— Для безопасности. Для моих собственных целей, о которых тебе не обязательно знать. Удали файлы только после того, как распечатаешь то, что мне нужно.
— Хорошо…
— И, ради Бога, не читай ее файл.
— Но ты только что сказал распечатать его…
— Ты делаешь распечатку. И удаляешь файл, как только бумага выйдет из принтера. Нужно ли мне объяснять тебе это, как ребенку, или ты справишься с одним простым заданием? — я пытался сохранить голос спокойным. — После того, как удалишь файл, вытащи флешку. Я должен проверить, все ли удалено и не осталось ли на ней следов.
Глаза Майи наполнились слезами.
— Хорошо. Я сделаю это прямо сейчас.
— Когда закончишь, закрой все. Встретимся в вестибюле. И выключи свет.
— Мы закончили на сегодня?
— Да, — проворчал я. — На сегодня закончили.
Она вышла, закрыв за собой дверь.
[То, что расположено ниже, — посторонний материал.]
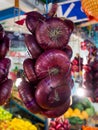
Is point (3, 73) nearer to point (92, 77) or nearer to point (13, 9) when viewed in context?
point (92, 77)

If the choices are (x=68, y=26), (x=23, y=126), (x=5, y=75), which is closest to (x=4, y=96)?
(x=5, y=75)

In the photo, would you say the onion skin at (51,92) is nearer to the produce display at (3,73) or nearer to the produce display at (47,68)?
the produce display at (47,68)

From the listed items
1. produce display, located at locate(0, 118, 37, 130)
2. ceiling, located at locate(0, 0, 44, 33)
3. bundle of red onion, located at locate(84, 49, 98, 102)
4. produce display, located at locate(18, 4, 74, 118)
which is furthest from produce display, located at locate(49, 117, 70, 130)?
produce display, located at locate(18, 4, 74, 118)

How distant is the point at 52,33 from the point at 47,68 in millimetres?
189

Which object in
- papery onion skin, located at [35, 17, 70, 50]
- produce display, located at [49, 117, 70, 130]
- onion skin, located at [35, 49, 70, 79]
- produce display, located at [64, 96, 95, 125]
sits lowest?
produce display, located at [64, 96, 95, 125]

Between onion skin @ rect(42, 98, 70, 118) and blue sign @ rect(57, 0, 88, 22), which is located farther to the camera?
blue sign @ rect(57, 0, 88, 22)

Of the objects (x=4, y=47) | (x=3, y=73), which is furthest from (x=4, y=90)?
(x=4, y=47)

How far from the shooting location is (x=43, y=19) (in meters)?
1.53

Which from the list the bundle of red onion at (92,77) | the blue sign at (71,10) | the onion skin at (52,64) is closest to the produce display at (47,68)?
the onion skin at (52,64)

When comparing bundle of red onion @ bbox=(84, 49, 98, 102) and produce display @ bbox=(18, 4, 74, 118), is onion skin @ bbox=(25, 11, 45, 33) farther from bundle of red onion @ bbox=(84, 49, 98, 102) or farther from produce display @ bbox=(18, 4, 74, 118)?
bundle of red onion @ bbox=(84, 49, 98, 102)

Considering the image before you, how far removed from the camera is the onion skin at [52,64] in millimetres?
1371

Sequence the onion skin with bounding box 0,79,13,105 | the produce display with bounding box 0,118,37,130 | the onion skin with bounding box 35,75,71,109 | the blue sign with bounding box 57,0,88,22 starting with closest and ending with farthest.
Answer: the onion skin with bounding box 35,75,71,109
the onion skin with bounding box 0,79,13,105
the blue sign with bounding box 57,0,88,22
the produce display with bounding box 0,118,37,130

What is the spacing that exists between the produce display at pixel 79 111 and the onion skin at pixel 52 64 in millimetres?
2955

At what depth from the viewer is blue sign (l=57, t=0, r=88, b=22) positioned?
312cm
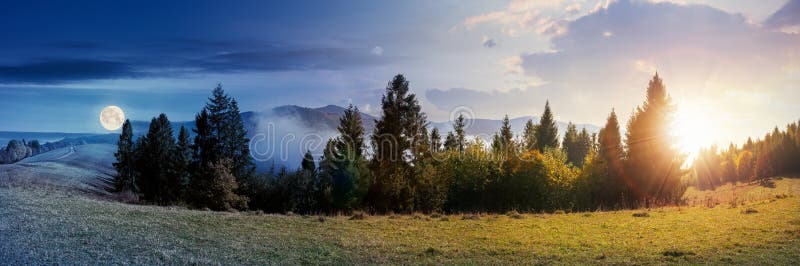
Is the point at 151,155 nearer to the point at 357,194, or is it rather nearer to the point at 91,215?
the point at 357,194

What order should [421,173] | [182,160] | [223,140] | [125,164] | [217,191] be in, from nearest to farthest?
1. [421,173]
2. [217,191]
3. [223,140]
4. [182,160]
5. [125,164]

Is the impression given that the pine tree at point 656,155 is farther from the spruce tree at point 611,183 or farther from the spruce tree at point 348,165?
the spruce tree at point 348,165

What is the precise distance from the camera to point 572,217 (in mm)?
25062

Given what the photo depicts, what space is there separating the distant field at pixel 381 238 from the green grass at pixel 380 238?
3cm

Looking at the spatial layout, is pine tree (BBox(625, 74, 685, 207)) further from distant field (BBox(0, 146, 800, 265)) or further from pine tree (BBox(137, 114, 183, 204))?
pine tree (BBox(137, 114, 183, 204))

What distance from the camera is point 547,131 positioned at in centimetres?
8725

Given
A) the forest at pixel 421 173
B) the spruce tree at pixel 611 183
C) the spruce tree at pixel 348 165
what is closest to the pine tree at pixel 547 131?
the forest at pixel 421 173

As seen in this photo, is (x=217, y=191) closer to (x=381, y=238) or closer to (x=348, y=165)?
(x=348, y=165)

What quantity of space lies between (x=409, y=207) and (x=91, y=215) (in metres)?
23.9

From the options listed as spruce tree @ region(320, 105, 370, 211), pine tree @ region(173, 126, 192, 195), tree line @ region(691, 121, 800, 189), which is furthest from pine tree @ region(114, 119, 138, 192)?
tree line @ region(691, 121, 800, 189)

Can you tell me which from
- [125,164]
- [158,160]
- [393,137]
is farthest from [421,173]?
[125,164]

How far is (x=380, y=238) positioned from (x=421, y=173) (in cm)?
2299

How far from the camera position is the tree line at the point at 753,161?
4136 inches

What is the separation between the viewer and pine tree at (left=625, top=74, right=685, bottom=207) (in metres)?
45.7
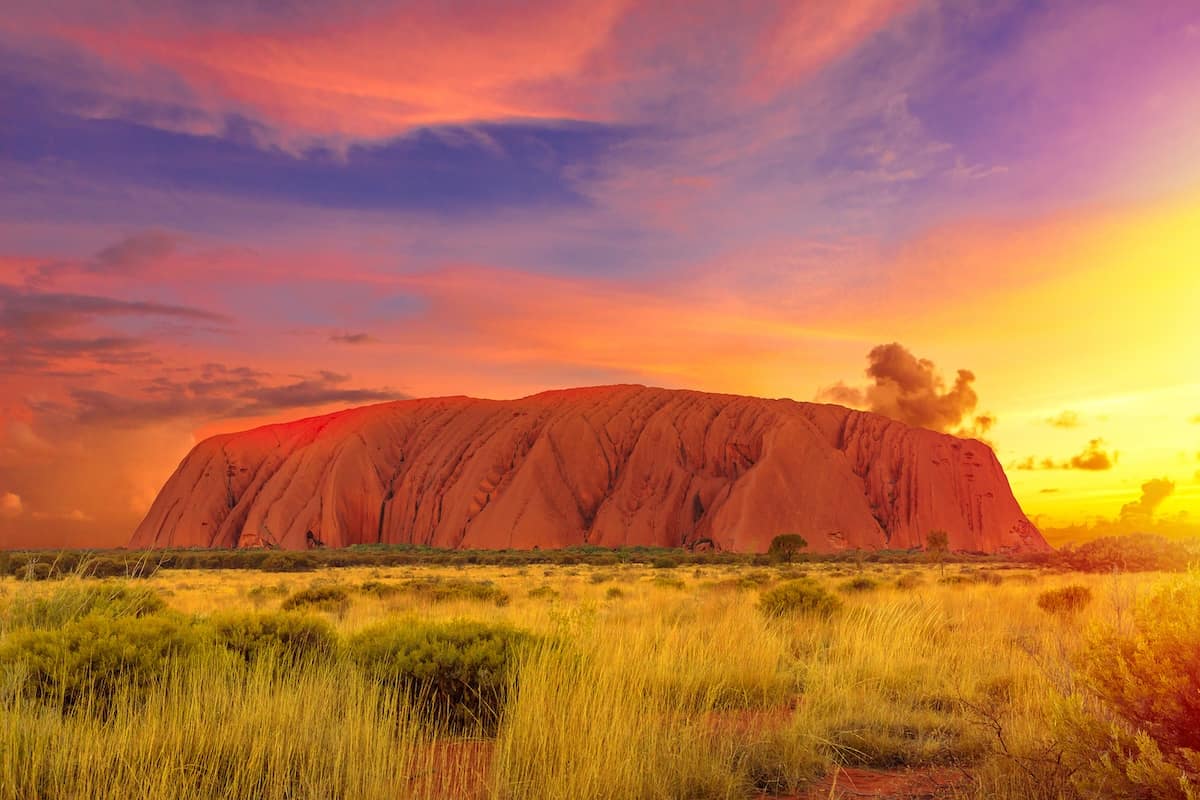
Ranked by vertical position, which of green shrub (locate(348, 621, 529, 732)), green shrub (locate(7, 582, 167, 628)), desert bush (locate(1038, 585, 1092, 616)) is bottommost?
desert bush (locate(1038, 585, 1092, 616))

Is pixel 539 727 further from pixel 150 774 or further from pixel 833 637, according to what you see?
pixel 833 637

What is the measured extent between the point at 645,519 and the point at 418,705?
68451mm

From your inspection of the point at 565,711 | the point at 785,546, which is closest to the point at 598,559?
the point at 785,546

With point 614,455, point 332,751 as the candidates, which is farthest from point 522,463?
point 332,751

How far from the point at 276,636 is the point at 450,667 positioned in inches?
86.9

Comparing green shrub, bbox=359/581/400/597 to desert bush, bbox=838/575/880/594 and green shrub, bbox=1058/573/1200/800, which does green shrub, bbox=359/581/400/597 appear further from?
green shrub, bbox=1058/573/1200/800

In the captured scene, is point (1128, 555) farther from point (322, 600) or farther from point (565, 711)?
point (565, 711)

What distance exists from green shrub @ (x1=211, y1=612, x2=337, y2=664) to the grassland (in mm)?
35

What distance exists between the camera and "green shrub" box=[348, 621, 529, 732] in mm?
7004

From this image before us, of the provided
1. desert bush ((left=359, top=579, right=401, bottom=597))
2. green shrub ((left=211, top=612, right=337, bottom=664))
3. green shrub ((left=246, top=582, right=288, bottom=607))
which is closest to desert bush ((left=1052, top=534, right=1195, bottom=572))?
desert bush ((left=359, top=579, right=401, bottom=597))

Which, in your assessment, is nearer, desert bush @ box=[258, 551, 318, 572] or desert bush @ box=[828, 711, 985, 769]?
desert bush @ box=[828, 711, 985, 769]

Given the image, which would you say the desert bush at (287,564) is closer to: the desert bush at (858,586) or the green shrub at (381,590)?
Answer: the green shrub at (381,590)

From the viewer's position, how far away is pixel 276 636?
829cm

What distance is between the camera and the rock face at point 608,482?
2906 inches
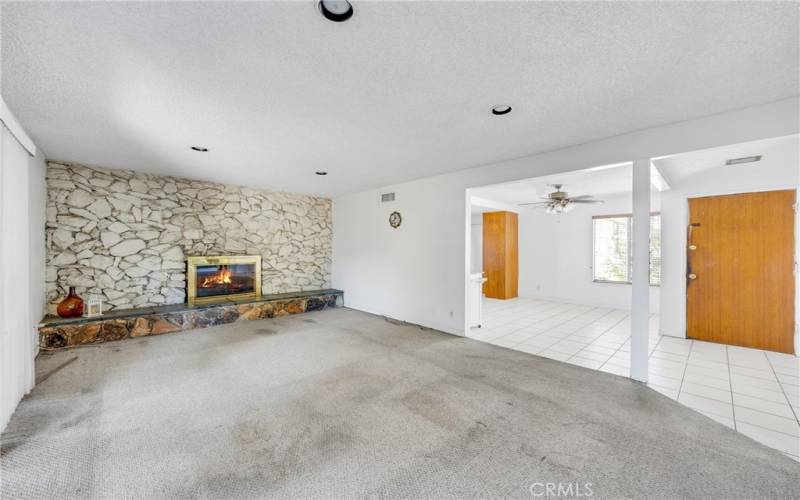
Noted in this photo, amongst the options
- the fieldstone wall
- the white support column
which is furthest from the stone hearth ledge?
the white support column

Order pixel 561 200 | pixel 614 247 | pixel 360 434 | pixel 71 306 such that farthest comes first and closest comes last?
pixel 614 247 → pixel 561 200 → pixel 71 306 → pixel 360 434

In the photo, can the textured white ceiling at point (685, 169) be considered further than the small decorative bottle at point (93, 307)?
No

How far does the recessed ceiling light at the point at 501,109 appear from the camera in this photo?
2.53 m

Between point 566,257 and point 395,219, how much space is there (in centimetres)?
450

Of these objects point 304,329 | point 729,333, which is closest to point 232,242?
point 304,329

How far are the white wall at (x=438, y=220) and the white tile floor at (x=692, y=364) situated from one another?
1032mm

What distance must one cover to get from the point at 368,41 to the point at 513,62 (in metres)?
0.89

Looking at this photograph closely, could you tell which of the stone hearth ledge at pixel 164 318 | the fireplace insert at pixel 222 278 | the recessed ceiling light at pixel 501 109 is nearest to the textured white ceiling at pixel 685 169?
the recessed ceiling light at pixel 501 109

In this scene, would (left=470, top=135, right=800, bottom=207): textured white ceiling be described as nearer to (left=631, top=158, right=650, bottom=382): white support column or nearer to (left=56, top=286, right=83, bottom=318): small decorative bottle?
(left=631, top=158, right=650, bottom=382): white support column

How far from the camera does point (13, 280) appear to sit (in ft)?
8.15

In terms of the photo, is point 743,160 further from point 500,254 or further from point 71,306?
point 71,306

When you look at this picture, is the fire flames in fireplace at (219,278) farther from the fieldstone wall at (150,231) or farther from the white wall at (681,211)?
the white wall at (681,211)

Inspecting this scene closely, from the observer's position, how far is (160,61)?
1.89 meters

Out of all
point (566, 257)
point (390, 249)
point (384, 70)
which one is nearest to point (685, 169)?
point (566, 257)
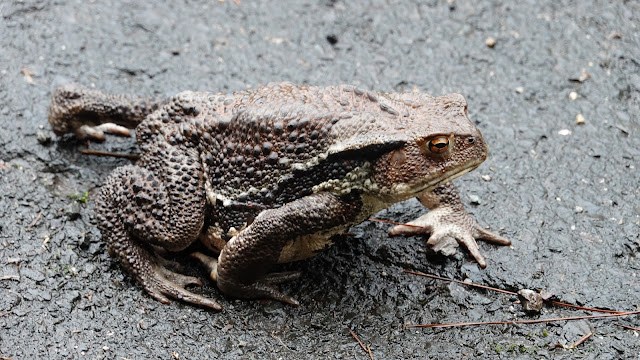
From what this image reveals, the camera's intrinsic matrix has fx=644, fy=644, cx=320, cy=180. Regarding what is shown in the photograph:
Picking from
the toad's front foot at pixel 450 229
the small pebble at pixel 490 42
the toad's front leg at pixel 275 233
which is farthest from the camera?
the small pebble at pixel 490 42

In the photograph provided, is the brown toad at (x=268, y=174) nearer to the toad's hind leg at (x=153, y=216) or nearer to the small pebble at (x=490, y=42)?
the toad's hind leg at (x=153, y=216)

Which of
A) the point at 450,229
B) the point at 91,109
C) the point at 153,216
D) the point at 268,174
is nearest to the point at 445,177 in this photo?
the point at 450,229

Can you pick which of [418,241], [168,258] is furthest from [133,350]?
[418,241]

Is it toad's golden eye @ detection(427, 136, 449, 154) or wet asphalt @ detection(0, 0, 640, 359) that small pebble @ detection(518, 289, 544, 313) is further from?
toad's golden eye @ detection(427, 136, 449, 154)

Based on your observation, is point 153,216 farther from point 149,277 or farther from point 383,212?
point 383,212

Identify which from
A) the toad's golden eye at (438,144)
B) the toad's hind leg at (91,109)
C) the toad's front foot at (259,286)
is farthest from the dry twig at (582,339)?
the toad's hind leg at (91,109)

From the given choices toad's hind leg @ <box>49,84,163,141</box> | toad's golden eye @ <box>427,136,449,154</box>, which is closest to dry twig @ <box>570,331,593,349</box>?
toad's golden eye @ <box>427,136,449,154</box>
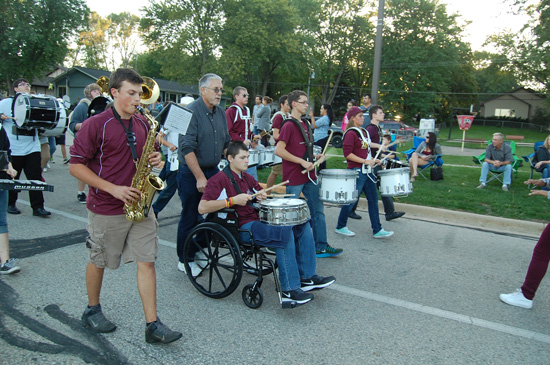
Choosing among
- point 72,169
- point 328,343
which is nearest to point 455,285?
→ point 328,343

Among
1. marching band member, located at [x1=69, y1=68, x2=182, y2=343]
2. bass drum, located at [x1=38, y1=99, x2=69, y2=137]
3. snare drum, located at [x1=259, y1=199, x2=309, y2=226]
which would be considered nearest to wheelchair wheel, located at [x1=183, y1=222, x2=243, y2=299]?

Черт. Я провел руками по волосам, затем пнул ногой по металлическому мусорному баку. Я не хотел ей грубить, но чем больше вопросов она задавала, тем больше я раздражался, а я не могу позволить себе показывать эмоции. Это вышло инстинктивно — чтобы защитить себя, защитить то, что я делаю, чтобы защитить ее. И если, будучи жестоким с ней, я достиг этого, что же, отлично.
Я пожал плечами и вытащил из кармана белого халата телефон.
Николай: Наталья будет на своем обычном месте.
Жак: Я позабочусь об этом.
Николай: Знаю, что позаботишься.
Я сунул телефон обратно в карман и направился в вестибюль.
Майя стояла передо мной.
Ее черное платье облегало каждый аппетитный изгиб. Я наслаждался зрелищем, потому что знал, что это все, что мне позволено.
Я мог лишь смотреть.
Но никогда не трогать.
Ее отец позаботился об этом.
Я и не заметил, что стиснул руки, пока не попытался положить одну ей на плечо. Заметив напряжение в пальцах, я слегка коснулся ее.
— Готова идти?
Она медленно повернулась, гневно прищурившись.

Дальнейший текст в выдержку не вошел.